Consumer confidence climbs five points in January

The Conference Board’s Consumer Confidence Index, which had dipped last month, rose briskly in January. The Index now stands at 96.8 (1985=100), up from 91.7 in December. The Expectations Index rose to 108.1 from 103.3. The Present Situation Index increased to 80.0 from 74.3.

“Consumer confidence is now at its highest level since July 2002, when the Index registered 97.4,” says Lynn Franco, director of The Conference Board’s Consumer Research Center. “Growing optimism about the overall health of the economy continues to bolster consumers’ short-term outlook. But consumers’ assessment of current conditions, which strongly hinges on improvements in the labor market, remains both weak and volatile.”

Consumers’ assessment of present-day conditions was more favorable in January than in December.
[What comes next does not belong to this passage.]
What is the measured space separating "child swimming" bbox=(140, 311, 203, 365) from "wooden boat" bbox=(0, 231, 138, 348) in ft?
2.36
Those describing current business conditions as good increased to 22% from 18.6%. Those claiming conditions had deteriorated declined to 22.8% from 24.5%. Those saying jobs are hard to get fell to 31.4% from 32.4%. Consumers claiming jobs are plentiful, however, dipped to 12.4% from 12.6%.

Consumers continue to grow more optimistic about the next six months. Those expecting business conditions to improve over the next six months rose to 27.8% from 26.7%. Consumers expecting conditions to grow worse declined to 6.5% from 8.1%.

The employment outlook was also more favorable. Those anticipating more jobs to become available in the next six months increased to 22.2% from 21.6%. Those expecting fewer jobs to become available decreased to 14.9% from 16.9%. The proportion of consumers anticipating an increase in their incomes, however, declined to 18.9% from 21.5%.

The Consumer Confidence Survey is based on a representative sample of 5,000 U.S. households. The monthly survey is conducted for The Conference Board by NFO WorldGroup. NFO is one of TNS group of companies. The cutoff date for January’s preliminary results was the 21st.